### TAREFA ESCRITA
Retome o excerto sobre o branqueamento da história e continue-o a partir da sua última frase.

### EXCERTO
——

O branqueamento da história
O texto de Vasco Graça Moura [ler mais abaixo] tem quase tudo. Falta-lhe, contudo, uma parte fundamental, que também faltou ao Público. Só não faltou ao «O Independente». O texto de Rui Ramos
não esquece o resto da história.
Se é verdade que se tem falado sobre o relatório das violências cometidas pelas autoridades militares durante a revolução do 25 de Abril, não se tem falado sobre a resposta dos juristas a esse relatório: um branqueamento dos factos e o esquecimento das torturas em nome da revolução. Entre os juristas estava o actual Presidente da República e o prémio Pessoa de 2003.

——

### DADOS FORNECIDOS

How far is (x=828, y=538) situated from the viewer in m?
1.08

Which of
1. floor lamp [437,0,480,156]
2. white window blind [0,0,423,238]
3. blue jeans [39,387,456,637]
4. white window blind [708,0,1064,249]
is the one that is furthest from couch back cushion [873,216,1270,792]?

——

### RESPOSTA ESCRITA
A parte fundamental é aquela que conta o que a geração de Sampaio já sabe, mas não fala. Agora quero que a minha geração conheça o passado de pessoas que, hoje, comandam os destinos do País. E que passiva ou activamente colaboraram com este horror, que caracterizou os tempos de 74 e 75. Leiam, para saber quem nos governa, para que o passado não passe em claro, impunemente, com a culpa a morrer solteira, como é hábito. Para que não se choquem só com o que se passa no Iraque e recordem o que se passou cá. O texto do historiador Rui Ramos aponta o dedo a quem soube o que se passou e nada fez. Um dia, espero, far-se-á Justiça.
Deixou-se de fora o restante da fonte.